◆ **APPLY WHAT YOU READ**:
**A.** Transcribe the passage from the palm oil and Australian weather report from "Exports of Malaysian" up to and including "temperature for January.".
**B.** Continue the palm oil market and Australian heatwave report from the point where it stops.

◆ **EXTRACTED TEXT**:

Indonesia’s November palm oil stocks rose by 3.2% from the previous month to 2.58 million metric tons, data from Indonesian palm oil association GAPKI showed.

  • Slowing exports, indeed, offset a decline in production.
  • Notably, crude palm oil production in November reached 4.33 million tons, GAPKI said.
  • Meanwhile, exports of palm oil products including refined products were up 7% year on year at 2.64 million metric tons.


Malaysia

Malaysian palm oil prices reversed losses, to end higher, and booked marginal weekly gains.

  • Notably, the benchmark palm oil contract for April delivery on the Bursa Malaysia Derivatives Exchange closed up 0.55%.
  • For the week, the contract rose 0.55%, after falling about 4.6% in the previous week.
  • Data from the Malaysian Palm Oil Association showed a decline in production.
  • The MPOA (Jan) 1 to 20 production data indeed showed a 13% decline.
  • Meantime, Dalian’s most-active soyoil contract lost 0.83%, while its palm oil contract slipped 0.67%.


Indonesia’s November palm oil stocks rose 3.2% from the previous month as slowing exports offset a decline in production, data from Indonesian palm oil association GAPKI showed.

Malaysian palm oil is likely to trade around 4,000 ringgit per ton in 2025, except for a brief rise up to 4,800 ringgit in February, amid stiff competition from soyoil, industry analyst Dorab Mistry said.

A Reuters poll showed Malaysian CPO futures are expected to average higher in 2025, as top producer Indonesia boosts palm oil-based biodiesel consumption, although competition from cheaper rivals is expected to limit the upside.

Exports of Malaysian palm oil products for Jan. 1-20 are estimated to have fallen between 18.2% and 23%, according to cargo surveyors Intertek Testing Services and independent inspection company AmSpec Agri Malaysia.


Australia

Australia's southeast sweltered in a heatwave on Monday, raising the bush fire risk and prompting authorities to issue fire bans for several parts of Victoria state.

  • Notably, the nation's weather forecaster warned that the temperature could reach 41 degrees Celsius (105.8 degrees Fahrenheit) in Victoria's capital Melbourne, more than 14 C above the city's mean maximum temperature for January.
  • Authorities rated the fire danger at extreme, the second-highest danger rating, in five Victorian regions on Monday.
  • Elsewhere, the states of New South Wales, South Australia, Western Australia, Queensland and the Northern Territory were under heatwave alerts on Monday, the forecaster said on its website.

◆ **DATASET SECTION**:
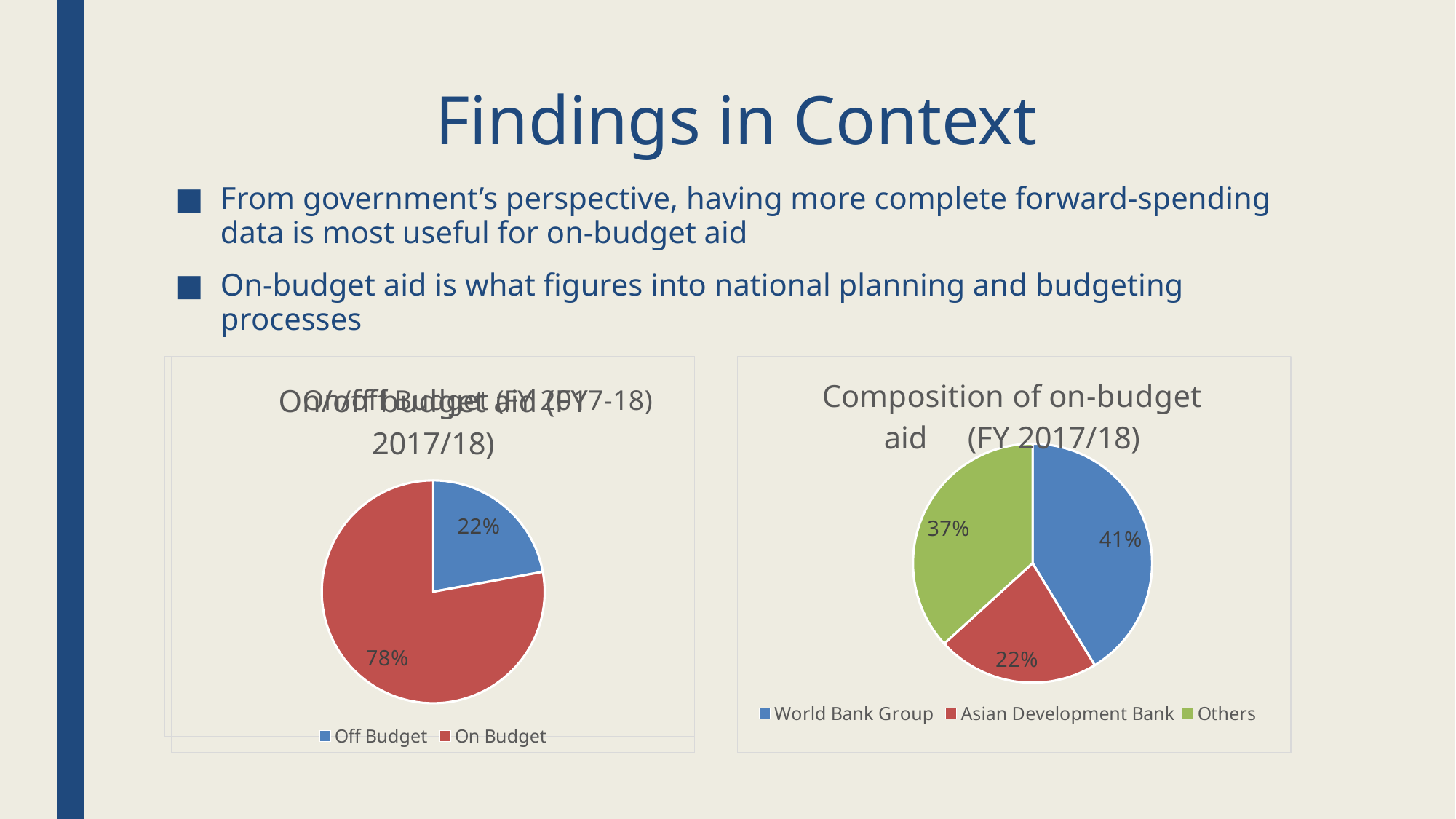
In the left pie chart, which category has the larger slice? On Budget In the chart titled 'Composition of on-budget aid (FY 2017/18)', what share is labelled for Asian Development Bank? 22% How many categories does the legend of the chart titled 'Composition of on-budget aid (FY 2017/18)' list? 3 In the chart titled 'Composition of on-budget aid (FY 2017/18)', what share is labelled for World Bank Group? 41% In the left pie chart, what is the difference in percentage points between On Budget and Off Budget? 56 In the chart titled 'Composition of on-budget aid (FY 2017/18)', which category has the smallest slice? Asian Development Bank In the chart titled 'Composition of on-budget aid (FY 2017/18)', which category has the largest slice? World Bank Group What type of chart is the chart titled 'Composition of on-budget aid (FY 2017/18)'? Pie chart In the left pie chart, what share is labelled for Off Budget? 22% In the chart titled 'Composition of on-budget aid (FY 2017/18)', which is larger: Others or Asian Development Bank? Others In the left pie chart, what share is labelled for On Budget? 78% In the chart titled 'Composition of on-budget aid (FY 2017/18)', what share is labelled for Others? 37%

◆ **SOLVED TASKS**:
**A.**
Exports of Malaysian palm oil products for Jan. 1-20 are estimated to have fallen between 18.2% and 23%, according to cargo surveyors Intertek Testing Services and independent inspection company AmSpec Agri Malaysia.


Australia

Australia's southeast sweltered in a heatwave on Monday, raising the bush fire risk and prompting authorities to issue fire bans for several parts of Victoria state.

  • Notably, the nation's weather forecaster warned that the temperature could reach 41 degrees Celsius (105.8 degrees Fahrenheit) in Victoria's capital Melbourne, more than 14 C above the city's mean maximum temperature for January.

**B.**
  • In New South Wales, "low to severe heatwave conditions" were expected on Monday, forecasting the heatwave to intensify there on Tuesday.


International grain and oilseed tenders & trade

  • Algerian state agency ONAB is believed to have bought about 25,000 to 35,000 metric tons of soymeal in an international tender for up to 70,000 tons on Thursday.

PENDING TENDERS

  • Jordan's state grain buyer issued an international tender to buy up to 120,000 metric tons of milling wheat which can be sourced from optional origins. The deadline for submission of price offers in the tender is Jan. 28.
  • Jordan's state grains buyer issued an international tender to purchase up to 120,000 metric tons of animal feed barley. The deadline for price offers is Jan. 29.
  • Japan's Ministry of Agriculture, Forestry and Fisheries said it would seek 65,000 metric tons of feed wheat and 25,000 tons of feed barley to be loaded by Feb. 15 and arrive in the country by March 13. This would be done via a simultaneous buy and sell auction that will be held on Jan. 29, it said in a statement.


Outside markets ...


Energy markets

Oil prices settled slightly higher, but posted a weekly decline, ending a four straight weeks of gains.

  • Notably, Brent crude futures settled up 0.27%, while U.S. West Texas Intermediate crude (WTI) settled up 0.05%.
  • Brent, however, has lost 2.8% for the week, while WTI was down 4.1%.
  • Trump on Friday reiterated his call for the Organization of the Petroleum Exporting Countries to cut oil prices to hurt oil-rich Russia's finances and help bring an end to the war in Ukraine.
  • However, the threat of harsh U.S. sanctions on Russia and Iran, which are key oil producers, could undermine Trump's goal of lowering energy costs, analysts at StoneX said.
  • Also, according to Giovanni Staunovo, "markets will be relatively muted until we get more clarity on US sanctions policy and tariffs."
  • The U.S. president vowed on Wednesday to hit the European Union with tariffs and impose 25% tariffs on Canada and Mexico.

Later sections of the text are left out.